In this photo released by China’s Xinhua News Agency, an investor supports his head with a hand while looking at an electric stock price display at a trading hall in a securities firm in Shanghai, China, as the Shanghai Composite Index plummeted 3 percent to 2,325.95 Thursday, Feb. 21, 2013. It was the index’s biggest loss in almost 15 months. World stock markets tumbled Thursday after U.S. Federal Reserve minutes gave investors an unwelcome reminder that super-easy monetary policy has an expiration date. (AP Photo/Xinhua, Ding Ding) NO SALES
BEIJING (AP) — Asian stock markets fell Friday following weak economic data from Europe and moves by China’s government to cool inflation pressures.
Oil rose to just above $93 a barrel despite Wall Street’s overnight decline and higher U.S. jobless numbers.
The Asian heavyweight, Tokyo’s Nikkei 225 index, fell 0.5 percent to 11,252.41 while in the region’s biggest economy, China’s benchmark Shanghai Composite Index shed 0.1 percent to 2,323.72. Hong Kong, Seoul, Singapore and Taipei also suffered declines.
Australia was the region’s only major gainer, with the ASX/S&P 200 rising 1.1 percent to 5,033.50, recovering from Thursday’s 2.3 percent plunge.
The Shanghai index slid 3 percent Thursday for its biggest decline in 15 months after Beijing announced new measures to cool politically sensitive housing costs. Also this week, the central bank drained liquidity from markets in a sign it is trying to restrain pressure for prices to rise as the economy gradually recovers.
“Policy will try to sharply slow availability of funds in the economy,” said Credit Agricole CIB economist Dariusz Kowalczyk in a report.
Asian markets followed European bourses down after weaker-than-expected industrial data from heavyweight economies France and Germany. France’s CAC-40 tumbled 2.3 percent on Thursday and markets in Germany, Britain and Italy suffered marked declines.
Hong Kong’s Hang Seng shed 0.7 percent to 22,746.37, Seoul’s Kospi was off 0.2 percent at 2,010.81 and Taipei’s Taiex lost 0.4 percent to 7,921.08. Singapore fell 0.3 percent.
U.S. markets were rattled by Wednesday’s release of notes from the Fed’s last policy meeting that suggested some policymakers were worried about the cost of its monetary stimulus.

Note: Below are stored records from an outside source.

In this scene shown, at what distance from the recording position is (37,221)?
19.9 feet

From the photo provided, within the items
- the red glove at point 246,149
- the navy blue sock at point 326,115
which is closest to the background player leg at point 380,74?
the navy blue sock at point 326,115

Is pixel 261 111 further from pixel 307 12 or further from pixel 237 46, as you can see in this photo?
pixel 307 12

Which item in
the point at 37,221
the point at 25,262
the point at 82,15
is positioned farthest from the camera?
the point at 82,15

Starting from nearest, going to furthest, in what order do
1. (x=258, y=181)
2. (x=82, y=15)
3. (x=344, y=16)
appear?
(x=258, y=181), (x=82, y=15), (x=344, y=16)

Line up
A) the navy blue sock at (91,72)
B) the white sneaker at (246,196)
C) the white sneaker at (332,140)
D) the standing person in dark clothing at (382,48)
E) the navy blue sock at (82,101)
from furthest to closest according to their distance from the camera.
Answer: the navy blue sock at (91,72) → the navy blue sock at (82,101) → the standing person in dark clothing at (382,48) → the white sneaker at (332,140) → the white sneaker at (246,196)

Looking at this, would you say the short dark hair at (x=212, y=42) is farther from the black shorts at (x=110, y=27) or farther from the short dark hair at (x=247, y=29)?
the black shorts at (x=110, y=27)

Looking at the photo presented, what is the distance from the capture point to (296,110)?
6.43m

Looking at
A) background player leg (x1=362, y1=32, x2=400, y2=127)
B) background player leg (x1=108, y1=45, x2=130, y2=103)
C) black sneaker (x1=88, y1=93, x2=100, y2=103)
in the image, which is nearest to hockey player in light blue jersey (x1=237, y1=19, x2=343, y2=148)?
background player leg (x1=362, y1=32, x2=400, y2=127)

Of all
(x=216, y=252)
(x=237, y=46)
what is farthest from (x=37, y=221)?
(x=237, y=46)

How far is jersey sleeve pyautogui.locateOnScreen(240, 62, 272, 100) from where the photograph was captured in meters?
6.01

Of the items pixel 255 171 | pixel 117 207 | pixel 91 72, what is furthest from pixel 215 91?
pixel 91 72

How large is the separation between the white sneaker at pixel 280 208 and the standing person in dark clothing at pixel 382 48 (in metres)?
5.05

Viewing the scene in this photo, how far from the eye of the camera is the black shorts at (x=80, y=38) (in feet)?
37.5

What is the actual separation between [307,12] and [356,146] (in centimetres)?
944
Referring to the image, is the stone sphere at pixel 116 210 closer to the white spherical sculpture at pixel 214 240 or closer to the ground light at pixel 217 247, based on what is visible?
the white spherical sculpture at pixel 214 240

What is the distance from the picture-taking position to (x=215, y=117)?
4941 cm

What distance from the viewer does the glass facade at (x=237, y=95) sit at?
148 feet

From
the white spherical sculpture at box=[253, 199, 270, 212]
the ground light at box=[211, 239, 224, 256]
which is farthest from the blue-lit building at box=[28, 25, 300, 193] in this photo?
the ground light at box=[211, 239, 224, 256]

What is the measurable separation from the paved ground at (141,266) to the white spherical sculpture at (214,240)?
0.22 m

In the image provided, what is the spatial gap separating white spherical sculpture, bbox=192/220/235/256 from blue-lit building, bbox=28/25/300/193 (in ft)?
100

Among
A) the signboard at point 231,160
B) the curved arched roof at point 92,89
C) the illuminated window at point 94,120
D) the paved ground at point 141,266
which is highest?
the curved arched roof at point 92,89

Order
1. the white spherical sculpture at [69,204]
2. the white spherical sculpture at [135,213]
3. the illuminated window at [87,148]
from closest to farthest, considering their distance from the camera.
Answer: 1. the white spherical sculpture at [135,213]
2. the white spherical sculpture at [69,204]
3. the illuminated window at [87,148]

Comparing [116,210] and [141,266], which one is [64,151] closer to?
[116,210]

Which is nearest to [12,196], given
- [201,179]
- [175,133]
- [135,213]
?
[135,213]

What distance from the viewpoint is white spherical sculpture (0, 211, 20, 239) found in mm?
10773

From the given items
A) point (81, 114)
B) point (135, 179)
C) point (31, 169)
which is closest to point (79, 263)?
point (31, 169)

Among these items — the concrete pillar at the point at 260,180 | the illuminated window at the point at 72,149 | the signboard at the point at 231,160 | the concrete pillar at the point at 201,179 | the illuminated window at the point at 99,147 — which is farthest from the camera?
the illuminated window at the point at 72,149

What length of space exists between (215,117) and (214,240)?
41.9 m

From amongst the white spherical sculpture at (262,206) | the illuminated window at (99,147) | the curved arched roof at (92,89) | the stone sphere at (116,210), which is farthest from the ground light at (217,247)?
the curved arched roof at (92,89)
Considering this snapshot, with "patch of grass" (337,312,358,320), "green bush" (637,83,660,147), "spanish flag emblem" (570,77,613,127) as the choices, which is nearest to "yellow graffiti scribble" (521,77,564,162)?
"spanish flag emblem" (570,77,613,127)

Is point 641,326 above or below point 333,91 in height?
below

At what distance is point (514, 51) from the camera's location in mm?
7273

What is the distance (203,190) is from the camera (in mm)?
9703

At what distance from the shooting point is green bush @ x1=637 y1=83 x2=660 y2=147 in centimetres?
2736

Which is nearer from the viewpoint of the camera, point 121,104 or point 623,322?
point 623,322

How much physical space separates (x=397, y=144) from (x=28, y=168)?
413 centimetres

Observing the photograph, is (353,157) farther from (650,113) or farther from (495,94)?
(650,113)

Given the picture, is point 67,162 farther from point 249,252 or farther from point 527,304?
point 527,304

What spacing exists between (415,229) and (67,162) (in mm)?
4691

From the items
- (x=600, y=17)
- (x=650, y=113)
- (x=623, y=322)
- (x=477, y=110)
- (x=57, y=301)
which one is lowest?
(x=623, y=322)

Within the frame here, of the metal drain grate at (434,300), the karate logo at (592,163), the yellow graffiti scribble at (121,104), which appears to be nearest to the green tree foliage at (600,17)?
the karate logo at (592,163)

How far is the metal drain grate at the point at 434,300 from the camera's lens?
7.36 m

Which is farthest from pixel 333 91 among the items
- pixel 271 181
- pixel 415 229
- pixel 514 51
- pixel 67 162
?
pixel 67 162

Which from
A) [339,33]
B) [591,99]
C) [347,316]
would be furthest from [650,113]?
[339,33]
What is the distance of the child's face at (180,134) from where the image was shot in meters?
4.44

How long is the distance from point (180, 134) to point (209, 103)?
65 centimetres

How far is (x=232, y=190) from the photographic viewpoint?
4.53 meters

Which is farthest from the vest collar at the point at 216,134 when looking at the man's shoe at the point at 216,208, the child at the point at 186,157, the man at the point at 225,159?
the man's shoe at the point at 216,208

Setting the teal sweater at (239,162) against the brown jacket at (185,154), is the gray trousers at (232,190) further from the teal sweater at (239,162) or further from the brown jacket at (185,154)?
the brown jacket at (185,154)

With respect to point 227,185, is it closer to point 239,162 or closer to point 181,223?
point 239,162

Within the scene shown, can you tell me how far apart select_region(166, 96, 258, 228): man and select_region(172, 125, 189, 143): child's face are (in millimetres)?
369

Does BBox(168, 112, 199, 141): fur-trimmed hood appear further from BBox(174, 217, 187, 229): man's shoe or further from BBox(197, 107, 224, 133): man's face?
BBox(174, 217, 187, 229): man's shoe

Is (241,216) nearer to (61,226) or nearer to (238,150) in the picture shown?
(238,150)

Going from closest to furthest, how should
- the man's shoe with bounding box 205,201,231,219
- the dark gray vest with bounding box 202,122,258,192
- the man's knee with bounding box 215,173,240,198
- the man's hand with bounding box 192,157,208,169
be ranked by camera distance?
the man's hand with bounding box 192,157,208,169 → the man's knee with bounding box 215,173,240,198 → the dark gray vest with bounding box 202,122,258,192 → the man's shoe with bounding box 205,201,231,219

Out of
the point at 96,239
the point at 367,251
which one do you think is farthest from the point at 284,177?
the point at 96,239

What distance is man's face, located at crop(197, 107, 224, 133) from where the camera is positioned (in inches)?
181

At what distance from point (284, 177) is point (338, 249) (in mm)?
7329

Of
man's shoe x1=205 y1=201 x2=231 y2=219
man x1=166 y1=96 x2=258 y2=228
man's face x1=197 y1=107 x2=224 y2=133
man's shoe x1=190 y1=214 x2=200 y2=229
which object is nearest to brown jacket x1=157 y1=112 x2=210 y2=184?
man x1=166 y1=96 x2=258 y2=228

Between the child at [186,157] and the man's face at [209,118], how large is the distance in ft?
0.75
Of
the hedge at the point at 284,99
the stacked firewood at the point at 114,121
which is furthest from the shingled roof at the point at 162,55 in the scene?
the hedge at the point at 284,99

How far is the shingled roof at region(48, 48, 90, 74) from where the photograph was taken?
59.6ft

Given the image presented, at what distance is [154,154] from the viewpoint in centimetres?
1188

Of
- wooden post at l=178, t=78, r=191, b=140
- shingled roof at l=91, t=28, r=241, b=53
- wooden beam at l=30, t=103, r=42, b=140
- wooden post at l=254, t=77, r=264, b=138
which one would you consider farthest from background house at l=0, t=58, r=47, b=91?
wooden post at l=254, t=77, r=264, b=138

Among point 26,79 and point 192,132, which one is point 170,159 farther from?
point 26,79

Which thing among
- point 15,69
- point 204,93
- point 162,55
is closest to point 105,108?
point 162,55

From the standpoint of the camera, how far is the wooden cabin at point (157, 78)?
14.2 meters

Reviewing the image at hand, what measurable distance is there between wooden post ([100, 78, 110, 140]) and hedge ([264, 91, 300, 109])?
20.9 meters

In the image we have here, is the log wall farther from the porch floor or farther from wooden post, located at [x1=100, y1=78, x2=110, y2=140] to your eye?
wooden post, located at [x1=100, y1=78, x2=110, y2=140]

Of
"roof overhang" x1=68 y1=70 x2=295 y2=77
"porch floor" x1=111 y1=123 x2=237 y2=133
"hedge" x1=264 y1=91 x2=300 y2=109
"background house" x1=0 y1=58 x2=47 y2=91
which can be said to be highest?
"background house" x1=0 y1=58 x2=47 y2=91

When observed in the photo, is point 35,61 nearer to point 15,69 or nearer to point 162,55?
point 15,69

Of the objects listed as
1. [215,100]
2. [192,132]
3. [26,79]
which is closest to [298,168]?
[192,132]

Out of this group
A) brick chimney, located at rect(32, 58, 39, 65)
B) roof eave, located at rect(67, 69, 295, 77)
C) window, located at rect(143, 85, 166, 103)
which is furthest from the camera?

That sparked concern the Fed might wind down asset purchases, though some analysts suggested such fears were overblown.
On Thursday, the Labor Department reported the number of Americans seeking unemployment benefits rose 20,000 last week to 362,000 but said longer-term, the job market appears to be improving.
The Dow Jones industrial average declined 0.5 percent and the broader S&P 500 index fell 0.6 percent.
The benchmark price of crude for April delivery was up 36 cents to $93.20 in electronic trading on the New York Mercantile Exchange. The contract fell $2.24, or 2.4 percent, to $92.98 on Thursday, the second drop of 2 percent in two days.
In currency markets, the dollar fell to 93.15 yen from 93.26 yen late Thursday. The euro was up slightly at $1.320.